**GIVEN PASSAGE**
━━━━━━━━━━━━━━━━━━━━━━━━━━━━━━

The Occupy Wall Street protests that started in New York have proved contagious. Sit-ins and attempted occupations have spread to other major American cities including Chicago, Boston, Seattle, and Atlanta, as well as across the Atlantic to Europe, and to Hong Kong and other Asian cities, along with parts of Africa and Latin America.

On Saturday there were more internationally coordinated protests. Julian Assange addressed the crowd in London, while parts of Rome were trashed and scores of people injured in rioting after hundreds of thousands of marchers turned out. Sizable gatherings took place in many other European cities.

The ‘Occupy’ phenomenon was almost business as usual in countries including Spain, Greece, and Chile, where protests and dissent have long been raging against high unemployment and government austerity measures.

In a very modest manner, the revolt has even spread to Australia, despite what Donald Horne ironically dubbed the ‘Lucky Country’ having an unemployment rate almost half that of the US and a quarter Spain’s. Melbourne’s City Square and Sydney’s Martin Place have hosted small numbers of ‘occupiers’ over the last few days.

The Conversation asked a range of academics for their views on the protests. More will be added as they arrive.

A fundamental complaint in the face of austerity measures. Flickr/David_Shankbone

Murray Bessette, Assistant Professor of Government, School of Public Affairs, Morehead State University

Ever since the Tea Parties began in early 2009, liberals in America have been hoping for a similar political awakening on the left. The advent of the Occupy Wall Street Protests little more than a month ago in New York City, and their subsequent spread to several other cities in the United States, is seen by many as such a movement.

To a certain extent this understanding is accurate.

━━━━━━━━━━━━━━━━━━━━━━━━━━━━━━

**CHALLENGES**
1. According to the passage on the Occupy protests, which two sites in Australia have hosted small numbers of occupiers?
2. Extend the passage on the Occupy protests, picking up after its final sentence.

━━━━━━━━━━━━━━━━━━━━━━━━━━━━━━

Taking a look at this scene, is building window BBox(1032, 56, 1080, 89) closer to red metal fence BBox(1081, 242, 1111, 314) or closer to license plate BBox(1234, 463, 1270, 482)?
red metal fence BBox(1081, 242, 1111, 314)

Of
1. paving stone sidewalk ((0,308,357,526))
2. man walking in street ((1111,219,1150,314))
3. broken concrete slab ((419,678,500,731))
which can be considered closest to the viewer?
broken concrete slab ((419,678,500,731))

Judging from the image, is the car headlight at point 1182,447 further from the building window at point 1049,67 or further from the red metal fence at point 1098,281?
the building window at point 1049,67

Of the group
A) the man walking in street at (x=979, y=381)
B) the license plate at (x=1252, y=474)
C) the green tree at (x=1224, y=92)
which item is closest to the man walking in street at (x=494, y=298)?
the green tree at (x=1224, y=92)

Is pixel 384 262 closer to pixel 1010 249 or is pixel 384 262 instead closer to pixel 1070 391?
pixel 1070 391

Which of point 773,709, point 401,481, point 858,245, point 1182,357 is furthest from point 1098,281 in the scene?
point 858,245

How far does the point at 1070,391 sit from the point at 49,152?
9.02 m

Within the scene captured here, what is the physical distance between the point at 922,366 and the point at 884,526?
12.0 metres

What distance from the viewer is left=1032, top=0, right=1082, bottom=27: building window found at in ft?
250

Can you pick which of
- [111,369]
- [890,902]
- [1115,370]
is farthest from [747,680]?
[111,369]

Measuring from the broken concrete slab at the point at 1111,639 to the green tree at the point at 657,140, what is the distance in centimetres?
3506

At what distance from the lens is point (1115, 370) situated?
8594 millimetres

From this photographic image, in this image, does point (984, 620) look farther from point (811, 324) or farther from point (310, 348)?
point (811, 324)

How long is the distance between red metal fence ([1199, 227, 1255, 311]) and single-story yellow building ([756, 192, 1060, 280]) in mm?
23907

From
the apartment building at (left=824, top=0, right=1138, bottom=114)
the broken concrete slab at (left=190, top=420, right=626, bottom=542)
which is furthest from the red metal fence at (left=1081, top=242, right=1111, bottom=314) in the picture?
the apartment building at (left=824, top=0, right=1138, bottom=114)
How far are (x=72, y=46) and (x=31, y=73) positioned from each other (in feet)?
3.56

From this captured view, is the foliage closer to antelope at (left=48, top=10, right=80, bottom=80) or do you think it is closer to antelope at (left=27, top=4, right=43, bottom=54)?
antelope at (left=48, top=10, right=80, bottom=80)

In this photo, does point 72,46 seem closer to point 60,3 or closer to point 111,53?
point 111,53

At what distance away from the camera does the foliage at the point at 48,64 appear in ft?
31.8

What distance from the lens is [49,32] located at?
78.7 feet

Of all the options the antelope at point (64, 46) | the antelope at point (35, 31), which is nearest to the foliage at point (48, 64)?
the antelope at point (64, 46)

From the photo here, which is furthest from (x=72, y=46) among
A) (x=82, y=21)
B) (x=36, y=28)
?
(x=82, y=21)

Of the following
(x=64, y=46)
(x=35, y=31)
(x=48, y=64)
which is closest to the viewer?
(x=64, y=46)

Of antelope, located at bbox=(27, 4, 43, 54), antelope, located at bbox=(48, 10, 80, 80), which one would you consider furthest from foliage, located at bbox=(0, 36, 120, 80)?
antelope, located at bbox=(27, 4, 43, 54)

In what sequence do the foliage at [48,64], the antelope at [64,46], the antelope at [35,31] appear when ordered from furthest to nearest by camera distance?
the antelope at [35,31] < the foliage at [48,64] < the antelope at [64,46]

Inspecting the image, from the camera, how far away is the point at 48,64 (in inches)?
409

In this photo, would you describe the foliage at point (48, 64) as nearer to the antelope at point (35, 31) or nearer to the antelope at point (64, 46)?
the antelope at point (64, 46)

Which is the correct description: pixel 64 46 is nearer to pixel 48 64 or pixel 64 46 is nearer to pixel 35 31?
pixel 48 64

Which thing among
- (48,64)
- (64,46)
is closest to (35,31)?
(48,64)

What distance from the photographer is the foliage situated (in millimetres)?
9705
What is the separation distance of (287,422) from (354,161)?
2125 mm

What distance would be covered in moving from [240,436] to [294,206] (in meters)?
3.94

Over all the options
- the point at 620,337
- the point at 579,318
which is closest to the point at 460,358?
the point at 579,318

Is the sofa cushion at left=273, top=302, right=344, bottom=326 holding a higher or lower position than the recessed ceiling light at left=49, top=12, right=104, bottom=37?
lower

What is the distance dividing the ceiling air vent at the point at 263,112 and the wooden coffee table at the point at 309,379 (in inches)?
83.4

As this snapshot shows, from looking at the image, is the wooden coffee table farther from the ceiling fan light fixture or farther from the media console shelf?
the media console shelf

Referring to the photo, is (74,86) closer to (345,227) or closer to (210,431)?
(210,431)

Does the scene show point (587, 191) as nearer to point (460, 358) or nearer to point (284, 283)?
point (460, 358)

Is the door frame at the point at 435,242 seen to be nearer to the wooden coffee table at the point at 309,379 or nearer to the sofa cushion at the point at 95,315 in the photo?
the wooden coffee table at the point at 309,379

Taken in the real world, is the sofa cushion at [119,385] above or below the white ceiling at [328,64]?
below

━━━━━━━━━━━━━━━━━━━━━━━━━━━━━━

**RESPONSES FOR EACH TASK**
1. Melbourne's City Square and Sydney's Martin Place.

2.
The Parties and Protests alike consist of individuals dissatisfied with the political status quo and with the failure of political elites not only to address their concerns, but also to formulate public policy in light of them. Both movements, moreover, are fundamentally populist, and have found themselves subject to efforts to guide them, to influence them, even to take them over by the very elites (the Republican Party on the one hand, the Democratic Party and their union allies on the other) who have failed to deliver to date. The one point of genuine agreement worthy of note is the common opposition to the current system of crony capitalism characterized by bailouts and subsidies for the politically connected.

It is not without reason, then, that liberals in America are hopeful that the Occupy crowd can energize and invigorate the left-leaning part of the electorate for the 2012 elections, just as the Tea Partiers did for the right-leaning electorate in 2010.

These hopes, however, will likely go unfulfilled.

Whereas the Tea Parties are rooted in conservative and libertarian ideas, the Wall Street protests reflect liberal and socialist ones. The Tea Partiers profess a consistent message promoting the idea of limited government: lower spending, less taxation, and fewer regulations. The Wall Streeters demands are diametrically opposed: more spending, higher taxes on the wealthy, and further regulation. Partiers call for a return to the founding principles that made America exceptional. Protestors call for revolution to make America like the states failing at the moment in Europe.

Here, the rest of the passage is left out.